Good teaching prevents learning disabilities

The learning disabilities epidemic may be waning, writes Mike Petrilli on Education Next.

In Rethinking Special Education for a New Century, Fordham and the Progressive Policy Institute argued that “most children with learning disabilities suffered from poor reading instruction, not an underlying neurological problem.” Good prevention programs could prevent children from being designated as learning disabled, they wrote.

This thinking found its way into the No Child Left Behind act via the Reading First program, and into the Individuals with Disabilities Education Act via “Response to Intervention” strategies. In both cases, the focus was on identifying children at risk for reading problems early, and intervening quickly with research-based, rigorous, direct instruction.

The percentage of kids with learning disabilities, which was rising rapidly, has  dropped by 11 percent in five years, Petrilli writes. Why aren’t we talking about that? It’s not that often that something works in education.

Intervening with ELLs

Response to Intervention — extra help for kids who are starting to fall behind – works well for students who aren’t fluent in English, reports Education Week. RTI is designed to keep students from being designated as learning disabled by “catching them before they fall.”
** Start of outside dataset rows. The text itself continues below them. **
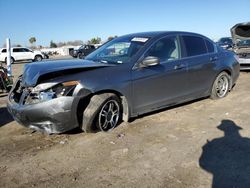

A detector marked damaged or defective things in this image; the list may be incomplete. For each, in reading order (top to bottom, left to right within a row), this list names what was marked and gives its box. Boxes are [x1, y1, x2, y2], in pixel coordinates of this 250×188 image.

damaged front end [231, 22, 250, 69]
detached front bumper [6, 81, 79, 134]
damaged front end [7, 76, 80, 134]
broken headlight housing [26, 81, 78, 104]
crumpled hood [21, 58, 113, 86]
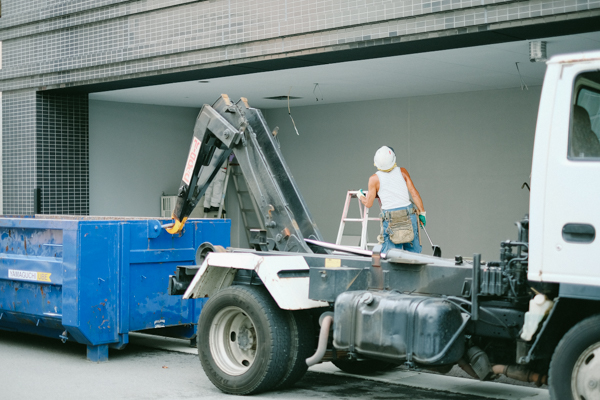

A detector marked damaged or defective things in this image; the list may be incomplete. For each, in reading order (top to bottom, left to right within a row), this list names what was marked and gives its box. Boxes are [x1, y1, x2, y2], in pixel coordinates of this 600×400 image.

rusty blue container [0, 217, 230, 360]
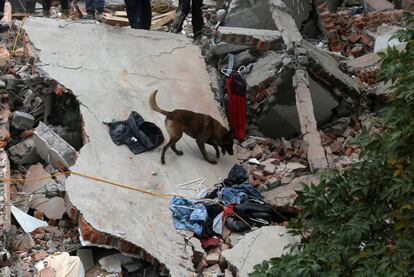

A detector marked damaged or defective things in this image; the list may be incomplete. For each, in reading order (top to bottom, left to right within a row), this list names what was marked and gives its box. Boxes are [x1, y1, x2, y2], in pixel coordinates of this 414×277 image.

broken concrete slab [225, 0, 276, 29]
broken concrete slab [217, 26, 284, 50]
broken concrete slab [270, 0, 302, 43]
broken concrete slab [11, 110, 34, 130]
broken concrete slab [34, 122, 77, 167]
broken concrete slab [24, 17, 234, 276]
cracked concrete [24, 17, 234, 276]
broken concrete slab [292, 68, 328, 170]
broken concrete slab [222, 225, 300, 274]
cracked concrete [222, 225, 300, 274]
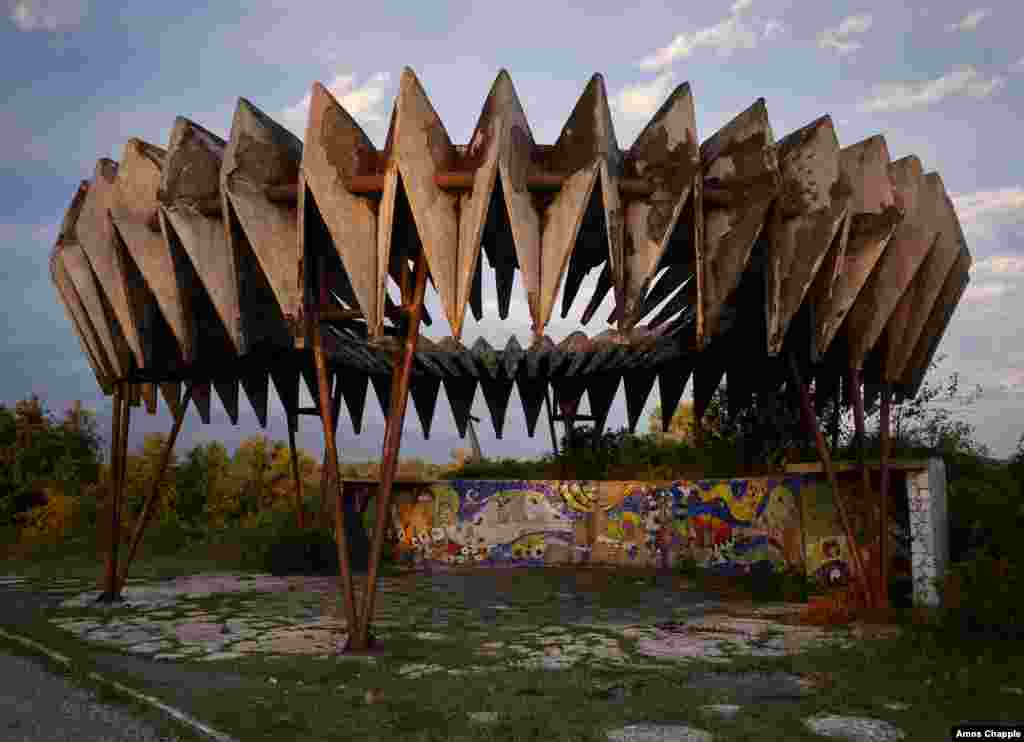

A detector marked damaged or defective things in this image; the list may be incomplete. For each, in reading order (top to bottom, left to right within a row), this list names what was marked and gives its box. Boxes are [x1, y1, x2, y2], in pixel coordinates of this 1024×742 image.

rusted metal beam [117, 382, 193, 589]
rusted metal beam [356, 245, 428, 646]
rusted metal beam [786, 356, 876, 609]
In Chula Vista and across the country, response to intervention provides instructional triage with three “tiers.” All students receive Tier 1 instruction, in which teachers ideally take into account the individual needs of students in their regular instruction. In Tier 2, a subset of students who need additional help receives interventions in small groups, which in Chula Vista are provided by teachers in regular classrooms and while students are pulled out of class, such as for the reading clinic at Rice Elementary. Lastly, some students are identified for Tier 3; they receive even more intensive help, such as daily one-on-one instruction . . .

Teaching well in Tier 1 is critical.